If you track news of CMUSphinx, you may notice that the Sourceforge guys start to distribute data through BitTorrent (link).
That's a great move. One of the issues in ASR is the lack of machine power in training. To make a blunt example, it's possible to squeeze extra performance by searching for the best training parameters. Not to say a lot of modern training techniques take some time to run.
I do recommend all of your help the effort. Again, me not involved at all, just feel that it is a great cause.
Of course, things in ASR are never easy so I want to give two subtle points about the whole distributed approach of training.
Improvement over the years?
First question you may ask, now does that mean, ASR can be like project such as SETI, which would automatically improve over the years? Not yet, ASR still has its unique challenge.
The major part I would see is how we can incrementally increase phonetically-balanced transcribed audio. Note that it is not just audio, but transcribed audio. Meaning: someone needs to go to listen to the audio, spending 5-10 times real time to write down what the audio really say word-by-word. All these transcriptions need to clean up and in a certain format.
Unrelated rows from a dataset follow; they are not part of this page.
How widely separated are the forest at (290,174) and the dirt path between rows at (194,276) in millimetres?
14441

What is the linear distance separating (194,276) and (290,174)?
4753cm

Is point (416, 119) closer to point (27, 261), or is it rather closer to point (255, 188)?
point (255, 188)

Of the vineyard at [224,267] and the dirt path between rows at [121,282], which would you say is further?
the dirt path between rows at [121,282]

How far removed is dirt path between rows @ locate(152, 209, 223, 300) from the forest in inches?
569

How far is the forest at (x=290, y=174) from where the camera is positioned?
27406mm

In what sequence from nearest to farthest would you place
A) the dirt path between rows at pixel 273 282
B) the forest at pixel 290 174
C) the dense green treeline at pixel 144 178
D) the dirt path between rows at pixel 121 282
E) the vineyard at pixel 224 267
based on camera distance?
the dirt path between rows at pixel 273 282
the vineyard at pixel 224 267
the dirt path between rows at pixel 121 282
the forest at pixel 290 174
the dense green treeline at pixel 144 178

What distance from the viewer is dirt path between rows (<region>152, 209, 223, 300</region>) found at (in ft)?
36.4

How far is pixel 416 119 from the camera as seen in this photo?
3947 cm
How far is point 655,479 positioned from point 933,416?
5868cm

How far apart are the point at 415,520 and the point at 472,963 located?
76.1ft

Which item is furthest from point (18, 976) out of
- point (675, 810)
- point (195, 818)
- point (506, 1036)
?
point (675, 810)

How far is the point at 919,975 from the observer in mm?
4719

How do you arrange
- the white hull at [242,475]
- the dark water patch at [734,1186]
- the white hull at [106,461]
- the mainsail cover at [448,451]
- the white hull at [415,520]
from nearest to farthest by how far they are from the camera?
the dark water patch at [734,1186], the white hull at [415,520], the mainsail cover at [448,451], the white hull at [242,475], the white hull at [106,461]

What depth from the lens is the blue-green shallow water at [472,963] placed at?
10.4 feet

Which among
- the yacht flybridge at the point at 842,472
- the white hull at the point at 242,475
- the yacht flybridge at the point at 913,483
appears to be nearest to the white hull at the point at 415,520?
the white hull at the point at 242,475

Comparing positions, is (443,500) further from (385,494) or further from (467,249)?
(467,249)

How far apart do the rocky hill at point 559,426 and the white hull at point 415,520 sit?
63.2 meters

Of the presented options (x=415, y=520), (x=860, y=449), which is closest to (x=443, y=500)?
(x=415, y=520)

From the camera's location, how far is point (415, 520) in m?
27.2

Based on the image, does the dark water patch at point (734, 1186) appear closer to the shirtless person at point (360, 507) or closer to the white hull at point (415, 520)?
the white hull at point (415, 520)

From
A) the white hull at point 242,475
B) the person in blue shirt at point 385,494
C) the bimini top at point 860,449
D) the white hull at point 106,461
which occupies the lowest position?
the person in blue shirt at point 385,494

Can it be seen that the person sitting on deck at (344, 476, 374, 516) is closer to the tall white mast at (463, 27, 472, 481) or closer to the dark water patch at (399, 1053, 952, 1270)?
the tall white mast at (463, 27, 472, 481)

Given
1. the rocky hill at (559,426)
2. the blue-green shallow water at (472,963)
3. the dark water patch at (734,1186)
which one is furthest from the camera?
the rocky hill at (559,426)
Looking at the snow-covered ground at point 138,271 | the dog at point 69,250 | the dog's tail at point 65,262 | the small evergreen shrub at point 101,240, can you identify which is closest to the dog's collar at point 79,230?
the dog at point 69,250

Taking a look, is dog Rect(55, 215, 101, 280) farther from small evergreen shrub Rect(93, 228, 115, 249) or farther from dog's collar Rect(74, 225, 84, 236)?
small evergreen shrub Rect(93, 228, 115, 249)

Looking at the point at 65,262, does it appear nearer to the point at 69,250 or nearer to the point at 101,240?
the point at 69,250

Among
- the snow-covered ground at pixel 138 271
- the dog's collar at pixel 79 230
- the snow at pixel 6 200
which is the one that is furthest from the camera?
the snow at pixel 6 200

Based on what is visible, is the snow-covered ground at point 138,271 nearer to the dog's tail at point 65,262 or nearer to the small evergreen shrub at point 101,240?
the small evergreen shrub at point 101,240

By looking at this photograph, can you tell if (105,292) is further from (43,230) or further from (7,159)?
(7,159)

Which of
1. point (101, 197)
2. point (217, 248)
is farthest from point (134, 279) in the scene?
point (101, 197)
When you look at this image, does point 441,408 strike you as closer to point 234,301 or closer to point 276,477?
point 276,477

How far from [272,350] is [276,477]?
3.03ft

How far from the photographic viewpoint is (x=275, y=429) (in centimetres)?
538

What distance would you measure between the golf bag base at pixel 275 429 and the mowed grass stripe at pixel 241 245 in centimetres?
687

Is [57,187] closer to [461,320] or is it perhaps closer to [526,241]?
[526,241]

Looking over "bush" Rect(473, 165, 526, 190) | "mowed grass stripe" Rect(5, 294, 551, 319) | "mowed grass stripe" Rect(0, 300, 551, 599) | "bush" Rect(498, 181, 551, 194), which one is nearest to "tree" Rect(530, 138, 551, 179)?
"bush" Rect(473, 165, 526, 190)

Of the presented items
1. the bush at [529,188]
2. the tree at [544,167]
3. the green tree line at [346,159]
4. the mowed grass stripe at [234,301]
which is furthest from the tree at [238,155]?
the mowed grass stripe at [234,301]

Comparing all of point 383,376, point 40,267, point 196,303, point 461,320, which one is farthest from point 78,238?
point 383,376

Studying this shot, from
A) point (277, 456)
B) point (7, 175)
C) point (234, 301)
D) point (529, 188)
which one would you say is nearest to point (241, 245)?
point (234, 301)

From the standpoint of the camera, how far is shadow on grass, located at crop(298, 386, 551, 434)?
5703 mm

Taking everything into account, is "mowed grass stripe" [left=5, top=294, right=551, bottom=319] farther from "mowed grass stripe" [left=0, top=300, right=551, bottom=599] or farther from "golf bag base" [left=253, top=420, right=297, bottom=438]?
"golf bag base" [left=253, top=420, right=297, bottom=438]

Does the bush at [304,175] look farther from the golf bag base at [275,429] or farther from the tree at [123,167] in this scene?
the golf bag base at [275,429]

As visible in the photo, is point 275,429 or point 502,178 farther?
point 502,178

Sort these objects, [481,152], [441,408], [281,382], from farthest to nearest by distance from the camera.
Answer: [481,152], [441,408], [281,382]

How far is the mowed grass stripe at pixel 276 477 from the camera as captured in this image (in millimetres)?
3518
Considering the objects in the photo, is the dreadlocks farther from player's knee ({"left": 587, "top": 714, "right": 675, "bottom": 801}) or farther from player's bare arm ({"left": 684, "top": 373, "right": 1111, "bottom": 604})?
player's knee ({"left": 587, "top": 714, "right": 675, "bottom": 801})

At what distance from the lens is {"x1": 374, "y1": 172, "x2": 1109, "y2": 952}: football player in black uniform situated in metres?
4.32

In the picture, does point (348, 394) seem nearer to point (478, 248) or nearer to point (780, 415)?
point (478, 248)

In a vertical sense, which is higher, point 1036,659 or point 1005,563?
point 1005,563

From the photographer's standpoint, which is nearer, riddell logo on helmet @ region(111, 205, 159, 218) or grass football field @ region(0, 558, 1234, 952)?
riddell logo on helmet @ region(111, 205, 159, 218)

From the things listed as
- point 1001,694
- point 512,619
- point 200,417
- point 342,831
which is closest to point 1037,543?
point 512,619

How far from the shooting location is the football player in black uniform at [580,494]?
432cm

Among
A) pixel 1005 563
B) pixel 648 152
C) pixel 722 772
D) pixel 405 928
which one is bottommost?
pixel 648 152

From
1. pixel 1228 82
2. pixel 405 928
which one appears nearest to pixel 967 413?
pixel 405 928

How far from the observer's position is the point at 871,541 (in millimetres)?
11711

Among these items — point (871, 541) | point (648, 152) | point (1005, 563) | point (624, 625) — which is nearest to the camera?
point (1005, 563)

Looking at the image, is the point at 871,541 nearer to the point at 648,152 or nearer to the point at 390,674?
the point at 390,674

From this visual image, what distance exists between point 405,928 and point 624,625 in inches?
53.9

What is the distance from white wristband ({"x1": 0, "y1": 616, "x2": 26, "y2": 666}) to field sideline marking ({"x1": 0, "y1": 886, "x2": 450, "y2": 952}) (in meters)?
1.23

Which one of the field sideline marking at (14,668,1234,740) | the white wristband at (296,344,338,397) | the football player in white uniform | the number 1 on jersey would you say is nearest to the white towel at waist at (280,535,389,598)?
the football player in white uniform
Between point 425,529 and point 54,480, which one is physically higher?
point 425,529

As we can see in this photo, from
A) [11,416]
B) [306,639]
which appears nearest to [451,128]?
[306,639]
This is what Voxforge tries to achieve and it's not a small undertaking. Of course, comparing to the speed of the industry development, the progress is still too slow. The last time I heard, Google was training their acoustic model with 38000 hours of data. A WSJ corpus is a toy task compared to it.
Now, thinking in this way, let's say if we want to build the best recognizer through open source, what is the bottleneck? I bet the answer doesn't lie on machine power, whether we have enough transcribed data would be the key. So that's something to ponder about.
(Added Dec 27, 2012, on the part of initial amount of data, Nickolay corrected me saying that amount of data from Sphinx is already in terms of 10000 hours. That includes "librivox recordings, transcribed podcasts, subtitled videos, real-life call recordings, voicemail messages".
So it does sound like Sphinx has the amount of data which rivals commercial companies. I am very interested to see how we can train an acoustic model with that amount of data.)